* _TEXTAUSZUG_:
####

# Oase Filtral UVC 2500 - Erfahrungen ?



## sanny26 (27. Juli 2011)

Halli Hallo liebe Teichfreunde 

hat jemand Erfahrungen mit dem Filter "Oase Filtral UVC 2500" ?

Ich habe einen ca. 500 Liter Miniteich auf der Terasse stehen. Da hier viel Sonne und wenig Schatten herscht, bin ich auf der Suche nach einem Innenfilter...
Bis jetzt sind Schwimmpflanzen, Unterwasserpflanzen und Sumpfpflanzen im Teich, fragt mich bitte nicht wie die alle heißen :-(
Fische sind dort nicht drin, aber mittlerweile viele Mückenlarven und Algen... Deshalb bin ich auf der Suche nach einem Filter...
Oder könnt ihr mir andere Filter empfehlen?

Und noch eine wichtige Frage: Muss ein Filter Tag und Nacht laufen bei dieser Miniteich-Größe?


Vielen Dank!!!

LG
Sanny


----------



## scholzi (27. Juli 2011)

*AW: Oase Filtral UVC 2500 - Erfahrungen ?*

Hi Sanny
Dein Algenproblem wirst du mit einem Filter nicht loswerden!
Ohne Fischbesatz kannst du dir den Filter sparen, du solltest lieber die Quelle der Nährstoffe finden!
guck mal hier https://www.hobby-gartenteich.de/xf/threads/16760
Verwendest du evtl. Brunnenwasser?


----------



## sanny26 (27. Juli 2011)

*AW: Oase Filtral UVC 2500 - Erfahrungen ?*

Der Teich beinhaltet Leitungswasser...

####

* _AUSZUG DER DATEN_:

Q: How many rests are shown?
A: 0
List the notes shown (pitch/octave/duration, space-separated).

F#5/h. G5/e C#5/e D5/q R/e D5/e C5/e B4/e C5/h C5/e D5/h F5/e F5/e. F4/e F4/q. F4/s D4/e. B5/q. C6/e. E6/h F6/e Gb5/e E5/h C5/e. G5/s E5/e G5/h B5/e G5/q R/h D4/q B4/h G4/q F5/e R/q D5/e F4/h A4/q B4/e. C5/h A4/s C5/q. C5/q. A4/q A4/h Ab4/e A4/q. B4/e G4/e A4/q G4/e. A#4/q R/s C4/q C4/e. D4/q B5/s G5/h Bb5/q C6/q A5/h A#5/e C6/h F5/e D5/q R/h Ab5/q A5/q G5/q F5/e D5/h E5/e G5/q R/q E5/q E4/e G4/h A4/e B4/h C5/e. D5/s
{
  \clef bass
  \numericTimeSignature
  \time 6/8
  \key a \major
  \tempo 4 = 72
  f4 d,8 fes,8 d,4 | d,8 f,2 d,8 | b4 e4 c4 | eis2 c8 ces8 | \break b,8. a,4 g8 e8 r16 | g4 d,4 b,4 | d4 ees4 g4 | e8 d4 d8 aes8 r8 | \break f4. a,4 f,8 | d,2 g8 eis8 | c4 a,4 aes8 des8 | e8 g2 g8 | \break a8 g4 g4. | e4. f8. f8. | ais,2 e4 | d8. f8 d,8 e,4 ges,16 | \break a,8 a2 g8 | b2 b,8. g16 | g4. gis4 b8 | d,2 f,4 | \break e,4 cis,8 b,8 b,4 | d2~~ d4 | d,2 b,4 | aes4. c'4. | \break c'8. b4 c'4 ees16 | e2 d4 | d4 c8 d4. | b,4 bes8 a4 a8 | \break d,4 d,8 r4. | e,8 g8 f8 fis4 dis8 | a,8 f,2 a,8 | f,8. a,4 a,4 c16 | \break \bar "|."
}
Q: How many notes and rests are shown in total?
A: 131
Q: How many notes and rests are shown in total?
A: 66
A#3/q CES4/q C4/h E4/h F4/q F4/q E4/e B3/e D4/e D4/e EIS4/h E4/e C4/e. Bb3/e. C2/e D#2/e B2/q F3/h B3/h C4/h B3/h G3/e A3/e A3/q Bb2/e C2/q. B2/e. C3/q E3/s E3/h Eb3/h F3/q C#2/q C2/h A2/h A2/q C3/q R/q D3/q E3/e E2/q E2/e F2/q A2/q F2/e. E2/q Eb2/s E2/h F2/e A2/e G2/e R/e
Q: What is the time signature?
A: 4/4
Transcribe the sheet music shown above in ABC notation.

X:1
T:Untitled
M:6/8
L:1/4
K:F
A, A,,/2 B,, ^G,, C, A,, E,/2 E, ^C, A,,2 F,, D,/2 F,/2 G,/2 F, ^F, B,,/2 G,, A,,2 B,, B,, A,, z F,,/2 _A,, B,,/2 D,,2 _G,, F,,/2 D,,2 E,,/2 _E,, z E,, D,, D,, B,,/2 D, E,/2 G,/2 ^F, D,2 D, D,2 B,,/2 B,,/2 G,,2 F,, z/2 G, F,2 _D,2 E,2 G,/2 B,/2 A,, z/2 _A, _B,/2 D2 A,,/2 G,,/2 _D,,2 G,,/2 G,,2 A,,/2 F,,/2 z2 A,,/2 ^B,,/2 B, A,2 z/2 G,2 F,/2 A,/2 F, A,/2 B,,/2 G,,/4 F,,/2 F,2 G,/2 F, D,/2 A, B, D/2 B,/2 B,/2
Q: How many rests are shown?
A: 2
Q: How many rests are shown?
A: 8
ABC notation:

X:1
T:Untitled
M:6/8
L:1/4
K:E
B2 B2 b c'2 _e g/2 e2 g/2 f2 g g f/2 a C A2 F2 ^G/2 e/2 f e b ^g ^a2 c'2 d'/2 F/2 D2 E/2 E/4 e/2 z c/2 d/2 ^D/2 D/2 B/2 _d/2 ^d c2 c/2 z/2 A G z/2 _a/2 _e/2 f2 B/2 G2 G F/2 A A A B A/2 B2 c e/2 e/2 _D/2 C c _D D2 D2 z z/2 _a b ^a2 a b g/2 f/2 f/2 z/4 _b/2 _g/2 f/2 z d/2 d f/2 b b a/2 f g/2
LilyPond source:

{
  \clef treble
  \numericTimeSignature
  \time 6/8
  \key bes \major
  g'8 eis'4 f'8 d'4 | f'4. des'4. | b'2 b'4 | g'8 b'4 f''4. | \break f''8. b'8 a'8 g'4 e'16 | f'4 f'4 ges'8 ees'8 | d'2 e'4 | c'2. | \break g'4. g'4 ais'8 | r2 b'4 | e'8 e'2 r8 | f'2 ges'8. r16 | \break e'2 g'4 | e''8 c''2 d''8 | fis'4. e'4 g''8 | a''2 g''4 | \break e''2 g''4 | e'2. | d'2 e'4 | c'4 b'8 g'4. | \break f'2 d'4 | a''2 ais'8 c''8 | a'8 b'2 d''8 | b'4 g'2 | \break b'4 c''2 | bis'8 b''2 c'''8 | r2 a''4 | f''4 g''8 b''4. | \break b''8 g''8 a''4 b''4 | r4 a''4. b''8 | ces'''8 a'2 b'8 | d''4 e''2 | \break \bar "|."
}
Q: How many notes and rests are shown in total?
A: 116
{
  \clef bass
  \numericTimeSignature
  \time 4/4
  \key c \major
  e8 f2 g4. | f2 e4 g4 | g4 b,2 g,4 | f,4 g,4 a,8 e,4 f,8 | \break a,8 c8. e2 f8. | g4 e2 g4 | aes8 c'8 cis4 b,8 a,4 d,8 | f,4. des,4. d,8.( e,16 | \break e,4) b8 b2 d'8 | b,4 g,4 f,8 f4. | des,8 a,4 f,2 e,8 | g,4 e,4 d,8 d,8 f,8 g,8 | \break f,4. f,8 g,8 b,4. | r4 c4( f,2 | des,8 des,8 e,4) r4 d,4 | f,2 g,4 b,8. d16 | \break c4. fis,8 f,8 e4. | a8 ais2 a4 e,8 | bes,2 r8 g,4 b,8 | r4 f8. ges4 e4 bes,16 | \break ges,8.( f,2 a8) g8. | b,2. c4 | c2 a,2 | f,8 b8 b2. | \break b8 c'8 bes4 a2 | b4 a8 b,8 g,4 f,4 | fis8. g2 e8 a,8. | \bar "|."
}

####

* _AUFGABE_: Wie viel Liter fasst laut dem Forumsthread zum Filter „Oase Filtral UVC 2500“ der Miniteich auf der Terrasse ungefähr?

* _ENDGÜLTIGE ANTWORT_: Der Miniteich fasst ungefähr 500 Liter.